When transgenders face prison life
With the increase of LGBT rights, the world is realizing the need to better protect the rights of LGBTs. In particular, the cases of three UK transgender women– Tara Hudson, Vicky Thomson And Joanne Latham– have drawn attention to the plight of transgenders in prison.
Transgenders in UK prisons
Both Thomson and Latham had committed suicide while in an all-male prison. Though Hudson was lucky enough to be transferred to an all-female prison, she said her 12-weeks in the all-male prison led her to experience being strip-searched, forced to flash her breasts, and lived in fear of rape.
“When I walked into the prison, it was like a cat with five legs had entered the building. They were like animals in a zoo– shouting and banging on the doors,” she said.
The two suicides has prompted the UK government to review their policies on transgender prisoners.
“The review will develop recommendations for revised guidelines which cover the future shape of prison and probation services for transgender prisoners and offenders in the community,” said Caroline Dinenage, Parliamentary Under-Secretary of State for Justice, Minister for Women, Equalities and Family Justice.
Meanwhile, Charlie Kiss, wrote in The Guardian that, “Trans people are especially vulnerable in the overcrowded and under-resourced UK prison system, quite often simply due to being different physically. The least that can be done is to ensure that they are sent to the appropriate prison in the first place.”
Kiss further pointed out that “some trans women in the UK have been forced to de-transition in order to avoid abuse.”
Transgenders in US prisons
Though these news reports have centered in the UK, transgenders in the US also face similar dangers when they are placed in prison.
As the New York Times put it last November: “In the United States, transgender people are routinely subjected to harassment, but few are as powerless as those in prison.”
“As more have become vocal about their safety and their rights, prison systems that segregate inmates along conventional gender lines are facing mounting challenges. While a few have changed housing policies, the vast majority have not,” the NYT editorial said.
In a report by the National Transgender Equality, it noted: “Nearly one in six transgender people (16 percent)– including 21 percent of transgender women– have been incarcerated at some point in their lives– far higher than the rate for the general population. Among Black transgender people, nearly half (47 percent) have been incarcerated at some point—mirroring the stark racial disparities in all incarceration.”
The report warned that: “Trans people are also at high risk for abuse in prisons, jails, and juvenile detention.”

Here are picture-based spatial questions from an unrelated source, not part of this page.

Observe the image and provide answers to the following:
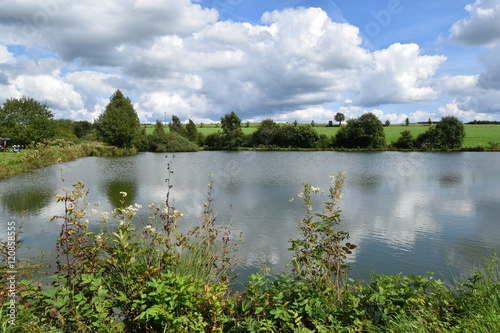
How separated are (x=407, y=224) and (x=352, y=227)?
171 cm

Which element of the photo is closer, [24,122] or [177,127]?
[24,122]

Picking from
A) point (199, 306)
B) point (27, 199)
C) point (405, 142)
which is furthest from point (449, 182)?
point (405, 142)

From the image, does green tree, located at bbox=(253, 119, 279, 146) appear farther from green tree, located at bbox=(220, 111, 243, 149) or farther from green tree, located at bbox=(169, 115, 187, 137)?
green tree, located at bbox=(169, 115, 187, 137)

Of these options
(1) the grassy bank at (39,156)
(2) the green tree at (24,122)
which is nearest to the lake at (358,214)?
(1) the grassy bank at (39,156)

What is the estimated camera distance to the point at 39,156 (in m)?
22.2

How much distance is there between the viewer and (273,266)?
5465 mm

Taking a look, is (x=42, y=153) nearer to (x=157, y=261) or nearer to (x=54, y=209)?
(x=54, y=209)

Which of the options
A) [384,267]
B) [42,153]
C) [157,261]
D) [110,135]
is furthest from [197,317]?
[110,135]

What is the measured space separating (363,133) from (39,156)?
4989 centimetres

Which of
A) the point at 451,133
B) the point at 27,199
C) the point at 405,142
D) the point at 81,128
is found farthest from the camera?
the point at 81,128

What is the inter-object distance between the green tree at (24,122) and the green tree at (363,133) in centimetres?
4710

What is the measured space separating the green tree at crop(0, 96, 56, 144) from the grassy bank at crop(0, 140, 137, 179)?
2.80 m

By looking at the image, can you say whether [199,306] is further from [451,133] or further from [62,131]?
Answer: [451,133]

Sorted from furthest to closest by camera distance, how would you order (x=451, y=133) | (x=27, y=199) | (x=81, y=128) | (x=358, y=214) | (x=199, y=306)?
1. (x=81, y=128)
2. (x=451, y=133)
3. (x=27, y=199)
4. (x=358, y=214)
5. (x=199, y=306)
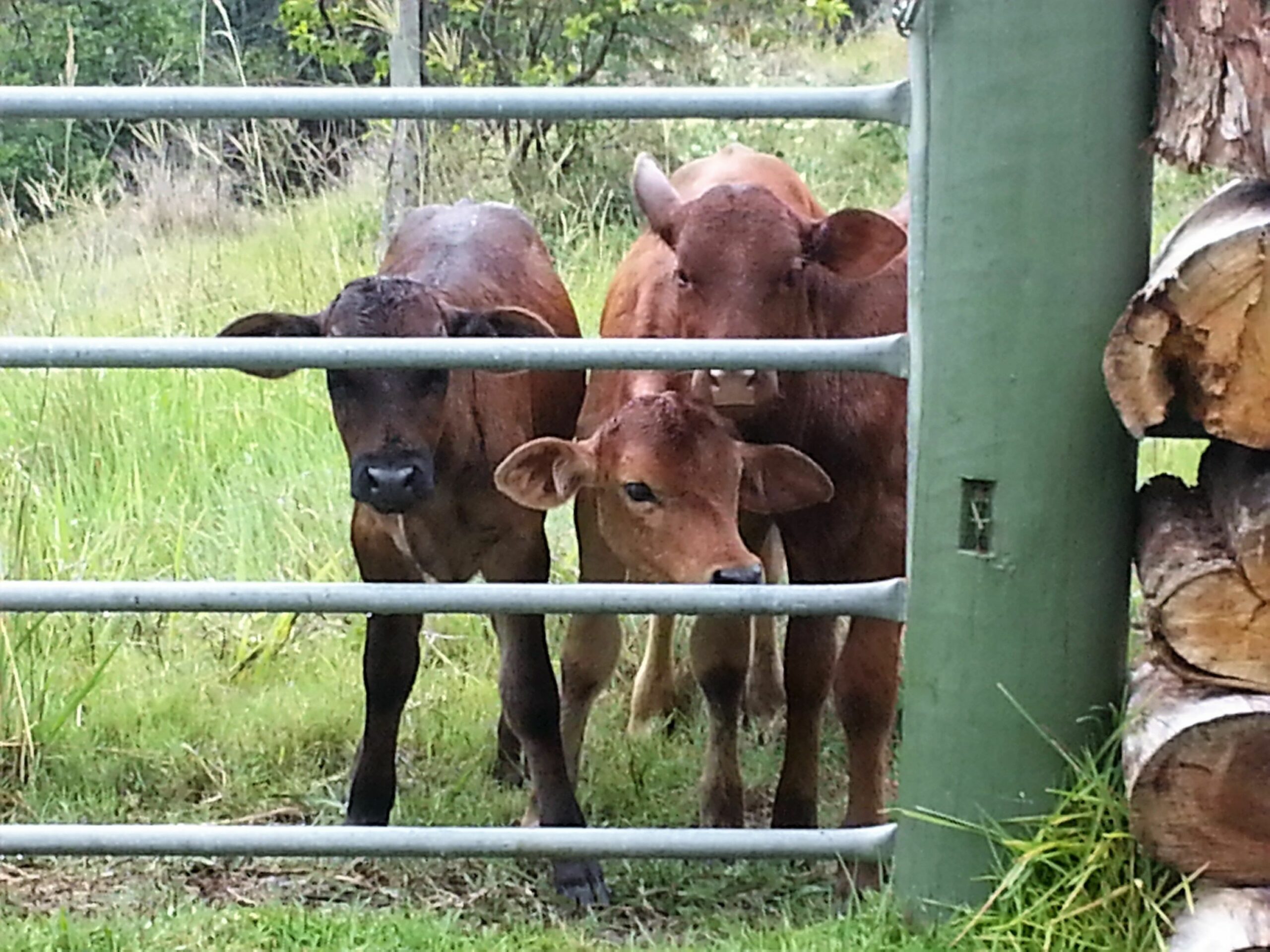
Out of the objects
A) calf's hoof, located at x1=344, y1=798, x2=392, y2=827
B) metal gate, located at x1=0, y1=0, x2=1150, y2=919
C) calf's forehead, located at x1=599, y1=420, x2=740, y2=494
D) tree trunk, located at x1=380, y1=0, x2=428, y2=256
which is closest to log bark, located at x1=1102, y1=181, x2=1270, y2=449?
metal gate, located at x1=0, y1=0, x2=1150, y2=919

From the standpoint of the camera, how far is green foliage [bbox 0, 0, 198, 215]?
33.3ft

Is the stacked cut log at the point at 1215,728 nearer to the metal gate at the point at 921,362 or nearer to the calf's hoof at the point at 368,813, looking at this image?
the metal gate at the point at 921,362

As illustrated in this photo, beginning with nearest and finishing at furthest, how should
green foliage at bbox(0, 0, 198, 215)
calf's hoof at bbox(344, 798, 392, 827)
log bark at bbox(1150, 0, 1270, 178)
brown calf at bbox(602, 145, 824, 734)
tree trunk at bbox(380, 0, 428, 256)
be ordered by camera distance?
log bark at bbox(1150, 0, 1270, 178) → calf's hoof at bbox(344, 798, 392, 827) → brown calf at bbox(602, 145, 824, 734) → tree trunk at bbox(380, 0, 428, 256) → green foliage at bbox(0, 0, 198, 215)

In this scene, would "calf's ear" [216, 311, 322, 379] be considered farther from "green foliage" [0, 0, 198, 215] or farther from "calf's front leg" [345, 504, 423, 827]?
"green foliage" [0, 0, 198, 215]

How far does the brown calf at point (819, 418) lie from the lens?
161 inches

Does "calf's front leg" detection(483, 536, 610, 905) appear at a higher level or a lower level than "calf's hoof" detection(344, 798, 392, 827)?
higher

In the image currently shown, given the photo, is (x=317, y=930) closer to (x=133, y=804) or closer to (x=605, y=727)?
(x=133, y=804)

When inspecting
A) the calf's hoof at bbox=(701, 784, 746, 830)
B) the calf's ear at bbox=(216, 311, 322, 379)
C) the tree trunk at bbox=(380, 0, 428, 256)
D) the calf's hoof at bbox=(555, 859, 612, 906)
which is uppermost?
the tree trunk at bbox=(380, 0, 428, 256)

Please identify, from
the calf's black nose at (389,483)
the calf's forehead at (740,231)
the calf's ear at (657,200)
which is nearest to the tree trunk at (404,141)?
the calf's ear at (657,200)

The report also made recommendations, which include “using a multidisciplinary committee, with input from outside experts, to place transgender prisoners in facilities consistent with their gender identity whenever appropriate, regardless of anatomy or birth sex, and should publicly report data on how transgender people are housed.”
The report, which detailed how to end abuse in prison, also said: “The Federal Bureau of Prisons should establish a standardized process for transgender prisoners to make an election whether to be subject to physical searches by male or female officers.”